Which Hospital in Hong Kong Has the Most Beds? Comparison of Bed Allocation in Assisted Reproduction Centres

Among hospitals related to assisted reproduction in Hong Kong, public hospitals such as Queen Mary Hospital (approx. 1,700 beds) and Prince of Wales Hospital (approx. 1,500 beds) have the most beds; private hospitals like Hong Kong Sanatorium & Hospital (approx. 500 beds) and Union Hospital (approx. 400 beds) have smaller bed capacities but well-equipped reproductive centres. This article analyses the impact of bed allocation on egg retrieval, embryo transfer, and complication management from the perspective of assisted reproduction treatment, helping patients choose medical institutions wisely.

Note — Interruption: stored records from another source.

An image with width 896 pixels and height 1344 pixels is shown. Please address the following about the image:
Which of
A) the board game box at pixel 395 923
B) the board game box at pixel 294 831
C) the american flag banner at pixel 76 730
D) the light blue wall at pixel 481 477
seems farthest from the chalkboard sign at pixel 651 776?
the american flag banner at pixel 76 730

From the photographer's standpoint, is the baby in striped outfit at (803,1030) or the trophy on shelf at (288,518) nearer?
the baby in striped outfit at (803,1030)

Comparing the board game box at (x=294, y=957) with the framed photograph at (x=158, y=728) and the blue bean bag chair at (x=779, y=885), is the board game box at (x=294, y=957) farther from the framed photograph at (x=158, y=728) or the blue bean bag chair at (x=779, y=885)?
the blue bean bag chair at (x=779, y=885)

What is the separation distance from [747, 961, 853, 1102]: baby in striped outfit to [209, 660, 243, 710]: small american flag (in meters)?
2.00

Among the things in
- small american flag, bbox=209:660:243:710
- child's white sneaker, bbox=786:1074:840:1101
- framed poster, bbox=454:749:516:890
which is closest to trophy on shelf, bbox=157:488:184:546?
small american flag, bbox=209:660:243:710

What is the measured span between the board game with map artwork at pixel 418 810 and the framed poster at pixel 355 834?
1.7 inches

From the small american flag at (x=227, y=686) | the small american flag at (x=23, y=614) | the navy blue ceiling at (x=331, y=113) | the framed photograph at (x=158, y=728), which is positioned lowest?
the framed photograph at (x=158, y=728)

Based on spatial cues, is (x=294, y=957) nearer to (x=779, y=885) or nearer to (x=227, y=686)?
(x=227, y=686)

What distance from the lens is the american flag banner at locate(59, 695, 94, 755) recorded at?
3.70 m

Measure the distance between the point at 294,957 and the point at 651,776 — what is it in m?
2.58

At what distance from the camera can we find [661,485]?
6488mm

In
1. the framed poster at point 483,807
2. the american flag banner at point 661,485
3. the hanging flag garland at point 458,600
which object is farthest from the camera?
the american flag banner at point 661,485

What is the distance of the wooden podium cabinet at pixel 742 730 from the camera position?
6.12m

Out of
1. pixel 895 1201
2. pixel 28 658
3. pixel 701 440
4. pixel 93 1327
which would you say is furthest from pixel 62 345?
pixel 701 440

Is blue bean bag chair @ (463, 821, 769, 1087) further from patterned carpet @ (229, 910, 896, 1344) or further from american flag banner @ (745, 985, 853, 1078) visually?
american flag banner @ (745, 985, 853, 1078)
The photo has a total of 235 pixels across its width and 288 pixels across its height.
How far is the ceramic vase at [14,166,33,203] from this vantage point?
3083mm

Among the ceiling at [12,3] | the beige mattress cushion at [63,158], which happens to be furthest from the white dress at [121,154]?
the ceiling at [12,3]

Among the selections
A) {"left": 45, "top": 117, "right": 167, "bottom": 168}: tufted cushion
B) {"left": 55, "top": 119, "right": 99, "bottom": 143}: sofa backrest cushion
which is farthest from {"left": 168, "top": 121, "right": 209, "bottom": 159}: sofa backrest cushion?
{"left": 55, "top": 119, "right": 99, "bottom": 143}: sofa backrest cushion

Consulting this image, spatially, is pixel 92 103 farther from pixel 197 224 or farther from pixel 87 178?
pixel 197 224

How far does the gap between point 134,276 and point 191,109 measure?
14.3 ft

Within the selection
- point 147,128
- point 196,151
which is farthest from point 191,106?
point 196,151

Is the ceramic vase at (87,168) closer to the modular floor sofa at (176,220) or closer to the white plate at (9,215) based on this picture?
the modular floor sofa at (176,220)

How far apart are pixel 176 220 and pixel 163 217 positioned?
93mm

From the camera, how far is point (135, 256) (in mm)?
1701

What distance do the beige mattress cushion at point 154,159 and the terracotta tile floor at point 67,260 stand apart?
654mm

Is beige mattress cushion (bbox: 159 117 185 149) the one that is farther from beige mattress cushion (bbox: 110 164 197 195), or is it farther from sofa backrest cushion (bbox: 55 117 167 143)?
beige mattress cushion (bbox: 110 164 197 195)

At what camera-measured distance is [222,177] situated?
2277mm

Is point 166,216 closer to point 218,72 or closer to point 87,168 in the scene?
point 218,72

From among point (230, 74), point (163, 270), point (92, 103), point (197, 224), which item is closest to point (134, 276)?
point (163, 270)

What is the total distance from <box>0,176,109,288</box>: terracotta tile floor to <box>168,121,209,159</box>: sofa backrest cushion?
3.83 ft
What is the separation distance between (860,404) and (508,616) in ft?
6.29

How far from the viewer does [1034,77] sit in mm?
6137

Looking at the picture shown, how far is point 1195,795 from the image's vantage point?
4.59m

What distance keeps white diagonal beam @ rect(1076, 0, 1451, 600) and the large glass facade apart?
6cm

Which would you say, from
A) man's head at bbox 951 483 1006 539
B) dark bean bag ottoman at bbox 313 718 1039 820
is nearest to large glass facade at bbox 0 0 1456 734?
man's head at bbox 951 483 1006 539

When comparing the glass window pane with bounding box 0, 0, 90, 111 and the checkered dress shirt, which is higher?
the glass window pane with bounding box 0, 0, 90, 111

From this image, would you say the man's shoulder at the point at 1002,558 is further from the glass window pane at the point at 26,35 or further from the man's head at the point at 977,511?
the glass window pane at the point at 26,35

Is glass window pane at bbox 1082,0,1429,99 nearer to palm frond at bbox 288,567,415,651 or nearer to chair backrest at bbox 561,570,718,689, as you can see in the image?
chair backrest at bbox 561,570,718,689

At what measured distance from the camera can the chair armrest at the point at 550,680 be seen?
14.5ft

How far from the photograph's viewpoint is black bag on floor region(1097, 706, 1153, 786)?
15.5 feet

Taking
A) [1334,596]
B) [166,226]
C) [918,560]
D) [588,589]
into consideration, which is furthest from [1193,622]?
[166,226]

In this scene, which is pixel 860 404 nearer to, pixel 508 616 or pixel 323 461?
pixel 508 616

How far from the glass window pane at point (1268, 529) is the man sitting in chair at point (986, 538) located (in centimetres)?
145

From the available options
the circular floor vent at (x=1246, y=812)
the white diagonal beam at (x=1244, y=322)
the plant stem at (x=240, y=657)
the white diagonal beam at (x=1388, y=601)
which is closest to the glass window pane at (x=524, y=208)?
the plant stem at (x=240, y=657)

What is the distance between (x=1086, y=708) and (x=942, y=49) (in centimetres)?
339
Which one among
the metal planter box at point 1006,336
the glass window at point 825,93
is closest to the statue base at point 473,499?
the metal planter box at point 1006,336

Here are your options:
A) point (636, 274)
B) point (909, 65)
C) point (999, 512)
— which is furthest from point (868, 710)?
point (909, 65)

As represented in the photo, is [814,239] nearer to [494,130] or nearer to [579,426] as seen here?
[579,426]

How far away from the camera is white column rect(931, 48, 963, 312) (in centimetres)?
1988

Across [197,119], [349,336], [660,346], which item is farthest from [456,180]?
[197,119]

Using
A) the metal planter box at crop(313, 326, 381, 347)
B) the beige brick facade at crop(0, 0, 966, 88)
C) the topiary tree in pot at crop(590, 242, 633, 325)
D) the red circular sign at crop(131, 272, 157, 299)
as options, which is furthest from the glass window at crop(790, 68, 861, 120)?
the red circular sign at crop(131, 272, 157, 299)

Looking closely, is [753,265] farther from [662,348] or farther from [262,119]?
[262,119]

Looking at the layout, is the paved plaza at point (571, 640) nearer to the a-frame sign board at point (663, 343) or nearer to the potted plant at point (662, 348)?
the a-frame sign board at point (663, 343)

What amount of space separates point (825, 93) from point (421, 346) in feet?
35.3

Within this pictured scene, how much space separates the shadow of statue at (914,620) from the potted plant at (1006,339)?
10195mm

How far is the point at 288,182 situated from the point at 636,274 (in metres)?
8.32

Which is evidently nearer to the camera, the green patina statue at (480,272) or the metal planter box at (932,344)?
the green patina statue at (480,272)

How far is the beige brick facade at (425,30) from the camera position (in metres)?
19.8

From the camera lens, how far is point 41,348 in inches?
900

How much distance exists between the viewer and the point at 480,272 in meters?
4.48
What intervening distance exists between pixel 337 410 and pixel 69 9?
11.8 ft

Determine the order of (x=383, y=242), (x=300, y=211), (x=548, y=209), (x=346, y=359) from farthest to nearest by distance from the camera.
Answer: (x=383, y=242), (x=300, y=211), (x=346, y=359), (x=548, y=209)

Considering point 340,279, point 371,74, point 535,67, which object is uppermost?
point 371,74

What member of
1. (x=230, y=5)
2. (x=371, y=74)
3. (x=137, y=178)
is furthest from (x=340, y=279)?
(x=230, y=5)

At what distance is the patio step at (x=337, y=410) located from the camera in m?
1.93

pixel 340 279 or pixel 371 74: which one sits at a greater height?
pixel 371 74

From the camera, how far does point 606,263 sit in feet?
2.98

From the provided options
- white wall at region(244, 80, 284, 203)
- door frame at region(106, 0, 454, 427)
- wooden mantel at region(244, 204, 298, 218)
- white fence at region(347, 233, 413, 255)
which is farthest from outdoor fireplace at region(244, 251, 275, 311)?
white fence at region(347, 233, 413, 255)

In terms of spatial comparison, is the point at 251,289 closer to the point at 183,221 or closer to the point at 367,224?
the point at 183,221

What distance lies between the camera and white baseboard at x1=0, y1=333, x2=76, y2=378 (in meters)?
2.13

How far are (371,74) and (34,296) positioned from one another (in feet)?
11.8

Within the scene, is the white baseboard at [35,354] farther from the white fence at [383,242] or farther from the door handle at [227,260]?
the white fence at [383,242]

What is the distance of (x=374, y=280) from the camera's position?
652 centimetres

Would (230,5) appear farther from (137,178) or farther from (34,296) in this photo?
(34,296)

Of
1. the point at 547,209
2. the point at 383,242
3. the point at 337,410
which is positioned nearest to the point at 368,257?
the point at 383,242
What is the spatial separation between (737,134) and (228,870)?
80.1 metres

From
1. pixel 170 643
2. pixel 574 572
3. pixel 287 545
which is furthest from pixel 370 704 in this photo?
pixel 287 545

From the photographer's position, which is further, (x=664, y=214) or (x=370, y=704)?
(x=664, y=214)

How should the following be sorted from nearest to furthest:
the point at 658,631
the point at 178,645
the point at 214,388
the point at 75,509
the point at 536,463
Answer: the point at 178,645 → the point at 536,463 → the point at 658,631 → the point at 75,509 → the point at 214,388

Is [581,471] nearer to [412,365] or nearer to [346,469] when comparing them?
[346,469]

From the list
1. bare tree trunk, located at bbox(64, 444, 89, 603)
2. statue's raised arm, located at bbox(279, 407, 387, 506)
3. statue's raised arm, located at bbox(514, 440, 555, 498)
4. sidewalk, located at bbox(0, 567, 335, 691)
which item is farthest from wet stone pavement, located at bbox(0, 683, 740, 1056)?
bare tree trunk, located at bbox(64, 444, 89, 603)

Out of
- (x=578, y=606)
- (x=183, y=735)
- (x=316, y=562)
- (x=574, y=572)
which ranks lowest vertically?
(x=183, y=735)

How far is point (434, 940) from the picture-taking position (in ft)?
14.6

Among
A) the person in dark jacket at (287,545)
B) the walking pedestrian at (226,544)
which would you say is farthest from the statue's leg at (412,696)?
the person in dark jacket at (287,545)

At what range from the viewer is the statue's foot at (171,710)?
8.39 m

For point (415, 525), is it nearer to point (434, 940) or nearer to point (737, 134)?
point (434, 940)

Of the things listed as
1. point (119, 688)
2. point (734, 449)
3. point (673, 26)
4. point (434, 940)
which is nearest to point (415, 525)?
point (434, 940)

Which Hospital in Hong Kong Has the Most Beds? Comparison of Bed Allocation in Assisted Reproduction Centres

AI Citation Summary

AI Summary: Among hospitals with reproductive medicine centres in Hong Kong, Queen Mary Hospital (public, approx. 1,700 beds) and Prince of Wales Hospital (public, approx. 1,500 beds) have the largest bed capacity, suitable for patients requiring hospitalisation or experiencing complications such as OHSS. In the private sector, Hong Kong Sanatorium & Hospital (approx. 500 beds) and Union Hospital (approx. 400 beds) have mature reproductive centre facilities with adequate observation beds for egg retrieval and embryo transfer, but overall hospitalisation capacity is limited. The choice should be based on a comprehensive assessment of the treatment stage, risk of complications, and preference for public/private services.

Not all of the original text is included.